Prognosis and Early Prediction of Acute Kidney Injury in Critically Ill Children

authors:

avatar Fatih Aygun 1 , *

Cerrahpasa Medical Faculty, Istanbul University, Istanbul, Turkey

how to cite: Aygun F. Prognosis and Early Prediction of Acute Kidney Injury in Critically Ill Children. Nephro-Urol Mon. 2018;10(6):e83423. https://doi.org/10.5812/numonthly.83423.

Abstract

Background:

Acute kidney injury (AKI) is a serious clinical condition in children admitting to the pediatric intensive care unit. Beside having the risk of significant morbidity and mortality, AKI has also increased the risk for chronic kidney disease. However, there is paucity of data regarding AKI epidemiology in children. Herein, we aimed to describe the incidence, risk factors, and outcome of AKI in critically ill children.

Methods:

The records of patients, who were hospitalized in our pediatric intensive care unit between October 2016 and March 2018 were investigated retrospectively. The relationship between AKI and the need of invasive mechanical ventilation and non-invasive mechanical ventilation, inotropic and nephrotoxic drug use, initial laboratory findings, continuous renal replacement need, pediatric risk of mortality-III score (PRISM-III), duration of hospitalization, and mortality rate were investigated.

Results:

Totally, 447 patients were found to have been included in the study. The AKI developed in 111 patients.
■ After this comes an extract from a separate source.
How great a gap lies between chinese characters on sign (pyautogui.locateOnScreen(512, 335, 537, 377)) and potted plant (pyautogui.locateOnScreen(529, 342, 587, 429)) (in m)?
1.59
The sepsis was the most common underlying disease with 27 patients (24.3 %). There was a statistical significance between development of AKI and the need of invasive mechanical ventilation, inotropic and nephrotoxic drug use, PRISM-III score, continuous renal replacement need, plasma exchange, blood component transfusion, duration of hospitalization, and mortality.

Conclusions:

The AKI is associated with prolonged hospitalization and increased mortality. AKI should be considered as a medical emergency that should be diagnosed and managed accurately.

1. Background

Acute kidney injury (AKI) is among the common causes that increase mortality and morbidity in the pediatric intensive care unit (ICU). Beside, being an independent risk factor in the prognosis of the critically ill patient, AKI is also associated with increased health charges due to the need of dialysis and prolonged hospitalization (1, 2). Despite the improvement in renal replacement therapies and treatment modalities in intensive care, the mortality of AKI is still high, ranging from 9% to 67% (3, 4). The early recovery of renal functions shortens the recovery and improves the outcome of patients with AKI. To prevent the AKI, the primary aim must be to determine the underlying risk factors and to provide the proper protective treatment strategies during and before admission to ICU. The epidemiology and the outcomes of AKI is well-defined in adults, however,the studies are limited in children, although the incidence of AKI can be as high as 83% (5).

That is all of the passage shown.